Helen Harnett, director of policy for the National Immigrant Justice Center in Chicago, which monitors detainee treatment, said she was shocked by the change.

"It's a radical shift. I think the reason it's so surprising is Secretary Napolitano and ICE assistant secretary John Morton announced a series of changes," Harnett said. "They called it 'an overhaul to the immigration system to make it truly civil,' and there's a lot of staff at ICE national working on this change right now.
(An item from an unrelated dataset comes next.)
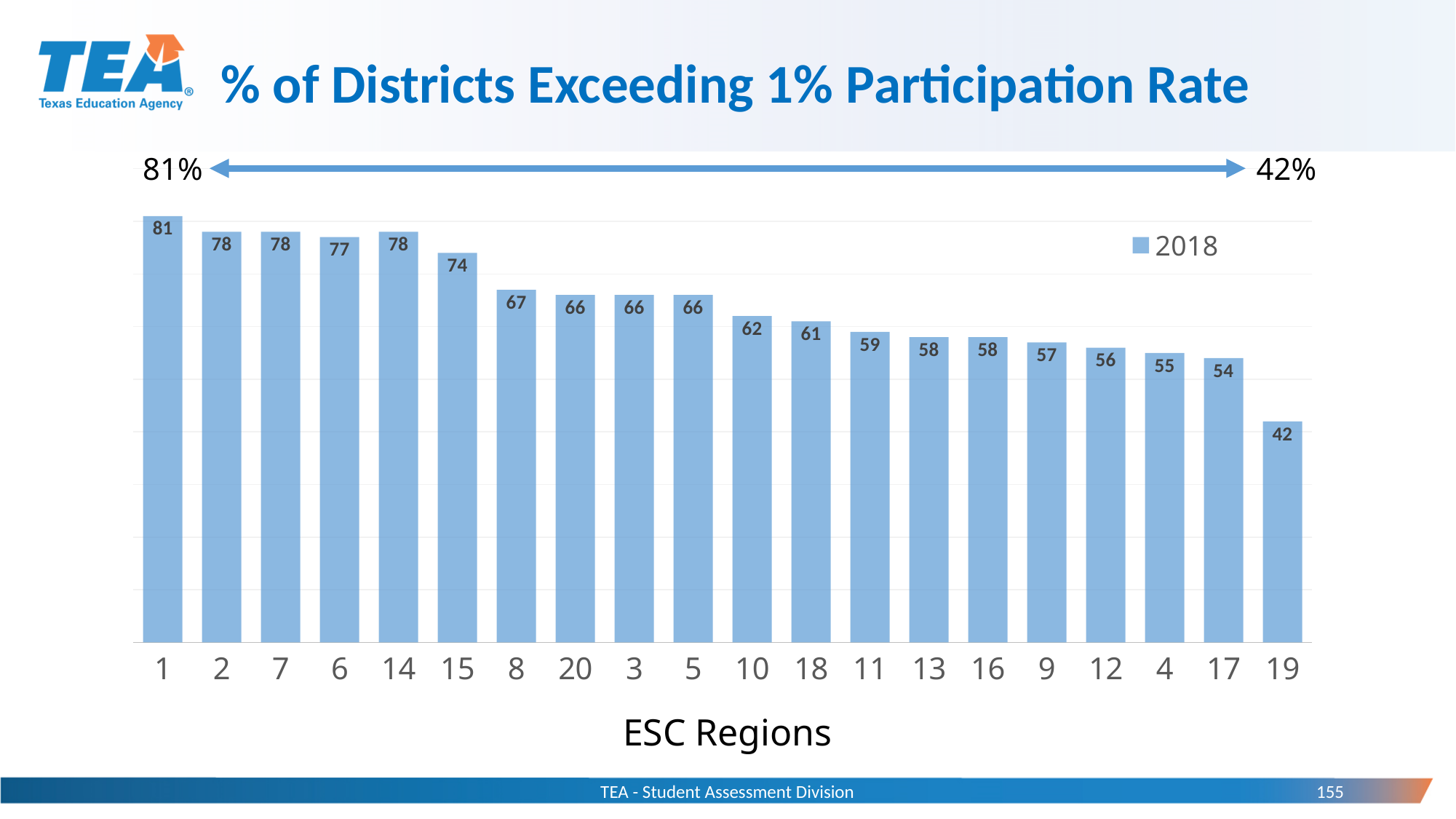
What kind of chart is shown on the slide? bar chart How many series does the legend list? 1 What is the value for ESC Region 15? 74 What is the difference between the values for ESC Region 8 and ESC Region 11? 8 What is the value for ESC Region 10? 62 How many ESC Regions are shown on the x axis? 20 Which ESC Region has the highest value? 1 Do the values rise or fall from left to right along the x axis? fall What is the difference between the values for ESC Region 1 and ESC Region 19? 39 What is the value for ESC Region 17? 54 Which has a larger value, ESC Region 6 or ESC Region 18? 6 Which ESC Region has the lowest value? 19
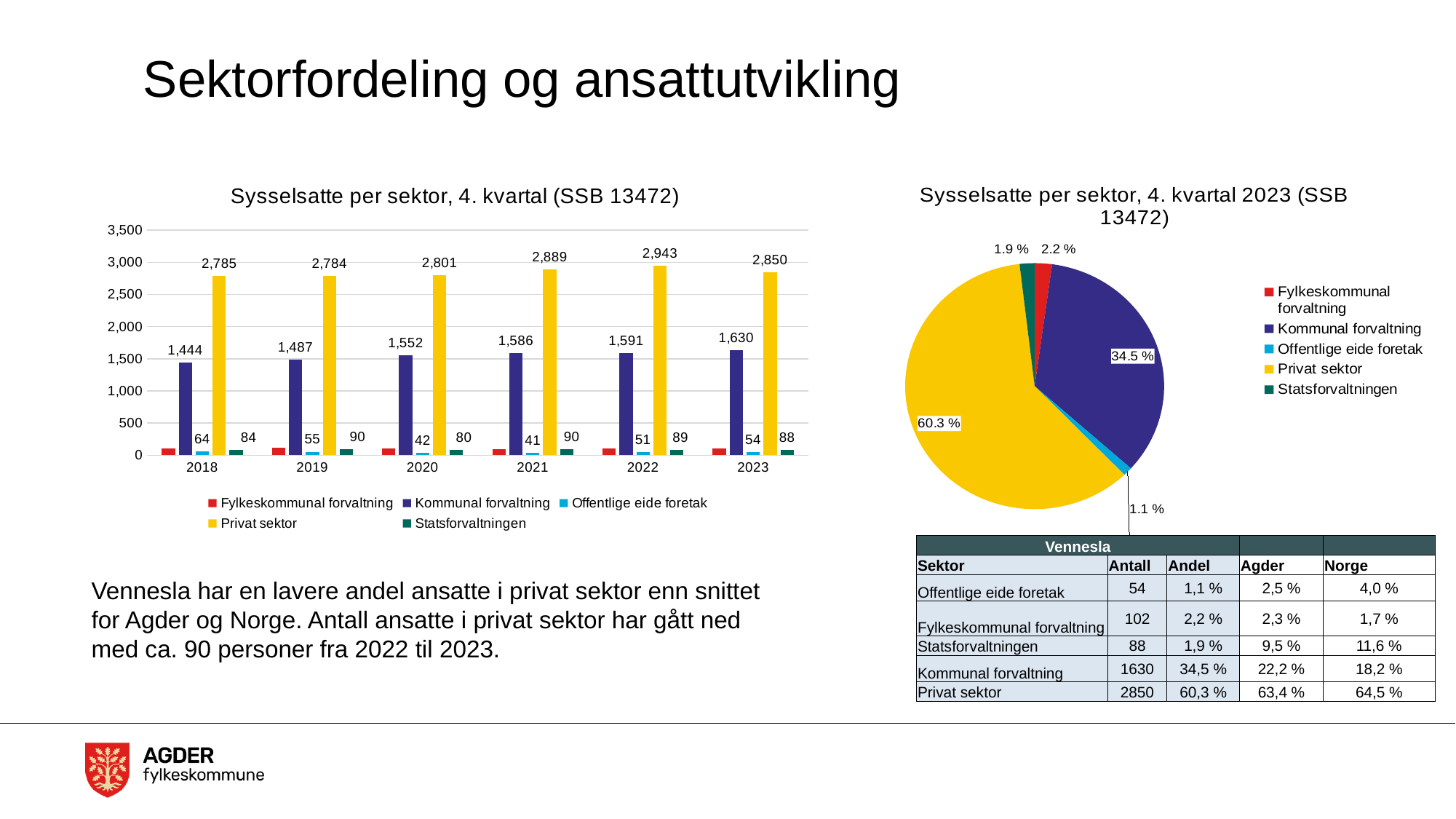
In the pie chart 'Sysselsatte per sektor, 4. kvartal 2023 (SSB 13472)', which sector has the smallest slice? Offentlige eide foretak What kind of chart is the chart on the right of the slide? pie chart In the bar chart 'Sysselsatte per sektor, 4. kvartal (SSB 13472)', which is larger in 2019: Statsforvaltningen or Offentlige eide foretak? Statsforvaltningen In the pie chart 'Sysselsatte per sektor, 4. kvartal 2023 (SSB 13472)', what share does Privat sektor have? 60.3 % In the bar chart 'Sysselsatte per sektor, 4. kvartal (SSB 13472)', how many series does the legend list? 5 In the bar chart 'Sysselsatte per sektor, 4. kvartal (SSB 13472)', what is the value for Kommunal forvaltning in 2018? 1,444 In the bar chart 'Sysselsatte per sektor, 4. kvartal (SSB 13472)', does Kommunal forvaltning rise or fall from 2018 to 2023? rise In the bar chart 'Sysselsatte per sektor, 4. kvartal (SSB 13472)', what is the value for Privat sektor in 2022? 2,943 In the bar chart 'Sysselsatte per sektor, 4. kvartal (SSB 13472)', by how much did Privat sektor change from 2022 to 2023? -93 In the bar chart 'Sysselsatte per sektor, 4. kvartal (SSB 13472)', what is the value for Offentlige eide foretak in 2021? 41 In the bar chart 'Sysselsatte per sektor, 4. kvartal (SSB 13472)', in which year is Privat sektor highest? 2022 In the bar chart 'Sysselsatte per sektor, 4. kvartal (SSB 13472)', how many years are shown on the x axis? 6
"And as part of that reform effort they say 'there needs to be a culture change' just at the ground level in these facilities. This shift in policy on Tasers just completely contradicts all that work that they've been doing."

Harnett said she hopes Mahamed's experience was an isolated event. A recent national survey her organization did of detention conditions did not find any other complaints about stun guns. But as most detainee grievances are handled by jails, she wonders if anyone would know.

TIMELINE: TASER TROUBLE  

Dec. 10, 2003 - Federal Immigration and Naturalization Service rejects Tasers after a Customs officer is injured in training session and sues. 

May 16, 2007 - Salaad Mahamed transferred by ICE to Sherburne County Jail after being picked up in North Dakota for immigration violation.

Oct. 20, 2007 - Sgt. Steve Pedersen uses a Taser to gain control of Salaad Mahamed in his cell after a disagreement with a guard who refused to turn the TV station.

Dec. 12, 2007 - Salaad Mahamed sues, claiming excessive force due to his race, a violation of his civil rights.

Jan. 31, 2008 - Mahamed released from custody.

Nov. 4-6, 2008 - Sherburne County Jail undergoes routine evaluation by ICE. One Taser incident noted from previous calendar year.

Feb. 27, 2009 - Different Sherburne County detainee alleges he's being denied medical care. This is the only inmate complaint that turns up in MPR's information request to ICE.

March 30, 2009 - District Court Judge allows Mahamed's use of force case to proceed. 

Aug. 6, 2009 - Immigration and Customs Enforcement announces major reforms to immigrant detention system over next several years.

Aug. 19, 2009 - Sherburne County receives "deficient" rating from ICE due to use of Electro Muscular Distruption Devices, or stun guns.

Oct. 23, 2009 - ICE reverses policy on Tasers and retroactively gives "acceptable" ratings to jails previously marked deficient.

May 11, 2010 - 8th Circuit Court of Appeals hears Mahamed v. Pedersen.